Charles Reznikoff, figure du mouvement objectiviste, est l’astre obscur de la poésie américaine du 20e siècle. Le recueil Testimony, est le fruit de 30 années de travail où Charles Reznikoff a recueilli des témoignages prononcés devant les juges et les jurés, consignés dans les annales judiciaires. La mise en vers de ces objets de langage que constituent les témoignages est une transmutation inespérée qui préserve les blocs bruts de langue américaine dans une rythmique – une musique – puissante et limpide.
Testimony conçu comme un récitatif scénique se propose de les re-mettre en bouche, en voix. En bouche par Vitya Ponomarev, sa présence massive, son accent indécidable qui charrie des ailleurs comme la langue américaine de Testimony charrie les syntaxes suédoises, irlandaises, polonaise… Sa technique incisive et sèche. En voix et en sons par Sophie Agnel qui introduit – au sens premier – la brutalité des objets contemporains dans le corps même du piano.
Deux interprétations mises en regard et non en contrepoint, qui littéralement s’affrontent, font front : accords et désaccords, frottements et chocs, concorde ou discorde.
D'après Testimony, recitative de Charles Reznikoff, traduction Jacques Roubaud et Marc Cholodenko.

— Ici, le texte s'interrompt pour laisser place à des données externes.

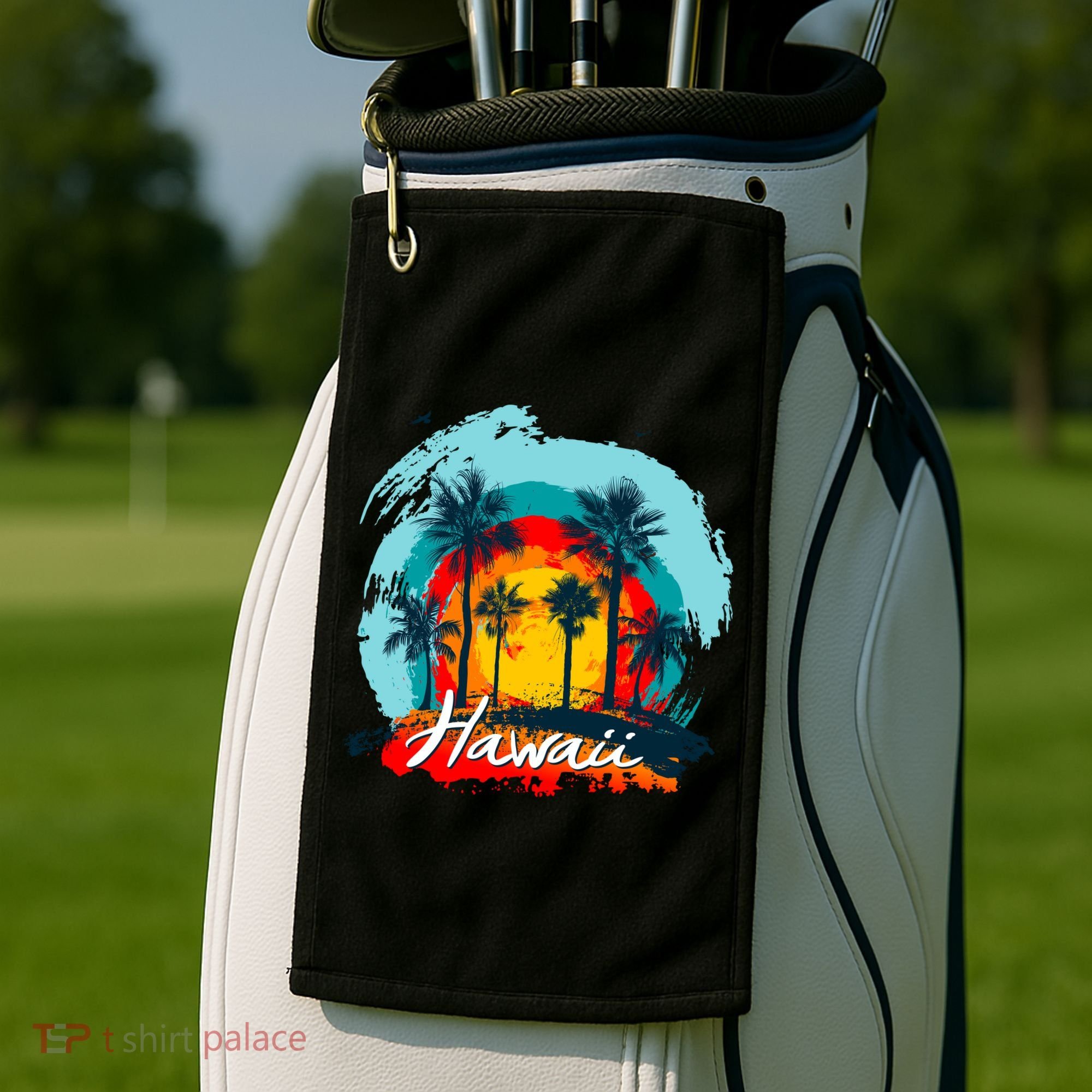 Hawaii Tropical Sunset Golf Towel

Les mots mêmes qui constituent les poèmes de Testimony ont tous été prononcés par des bouches humaines avant d’être consignés dans les annales judiciaires, puis rendus à la vie par le poète Reznikoff. La mise en vers de ces objets de langage que constituent les témoignages est une transmutation inespérée qui préserve les blocs bruts de langue américaine dans une rythmique - une musique – puissante et limpide (« Une canzone est une composition de mots mis en musique » Dante). Ce récitatif est aussi une invite à les remettre en bouche, en voix…
Depuis la lecture de Roubaud dans la Revue de littérature générale, la recherche difficile de sa propre traduction du premier livre de Testimony, épuisé et introuvable, et la commande aux Etats-Unis du recueil intégral, cette oeuvre me hante. Il y a trois ans, y revenant une fois encore, il m’apparut comme une nécessité de mettre ces poèmes sur scène. Mais cela, comment ? Aussitôt l’évidence du piano préparé (elle préfère étendu) de Sophie Agnel, et l’évidence du corps et de la voix de Victor Ponomarev.
Le temps a permis de démêler un peu cette évidence.
Victor Ponomarev, acteur russe à la présence massive, a un indécidable accent qui charrie des ailleurs, comme l’américain de Testimony charrie les syntaxes suédoise, irlandaise, polonaise. Sa biographie d’homme russe aux plusieurs vies, dont une formation de comédien à la russe, n’est par ailleurs étrangère ni à son intense présence sur scène, ni à une certaine densité de réalité dans les vers de Testimony.
Le piano préparé, étendu, de Sophie Agnel, inverse la relation à son propre medium que propose Testimony : Reznikoff, en véritable maître, a transmuté le matériau verbal le plus prosaïque par les ressources de la plus haute poétique ; Agnel introduit – au sens premier : elle joue de cendriers en aluminium, de feuilles de métal, de gobelets en plastique dans le piano– la brutalité des objets contemporains dans le corps même du piano, accomplissement instrumental de la culture occidentale. On a pu écrire d’elle qu’elle mettait le monde dans son piano. En toute objectivité, elle crée un monde sonore.
Notre intention - mettre sur scène - est de présenter les poèmes comme des objets en eux-mêmes, et laisser l’auditeur à ses propres conclusions, à ses émotions.
Reznikoff : Je vois une chose. Elle m’émeut. Je la transcris comme je la vois. Je m’abstiens de tout commentaire. Si j’ai bien décrit l’objet, il y aura bien quelqu’un pour en être ému, mais aussi quelqu’un pour dire « Mais, Bon Dieu, qu’est-ce que c’est que ça ? » Peut-être les deux ont-ils raison.
N’ayant néanmoins pas la naïveté de penser pouvoir échapper à l’interprétation, nous tenterons d’ouvrir la perception du poème en mettant, sur scène donc, en regard et non en contrepoint ni en accompagnement, deux interprétations, qui littéralement s’affrontent, font front : accords et désaccords, frottements et chocs, concorde ou discorde.
Les « deux choses adjointes ne forment pas une troisième chose, mais suggèrent une relation fondamentale entre elles. » L’espace de sens et de son qu’ouvre la relation fondamentale, mais souterraine, entre la voix et le piano, offrira à l’auditeur/spectateur, espérons-le, un champ de perception émotionnelle autonome.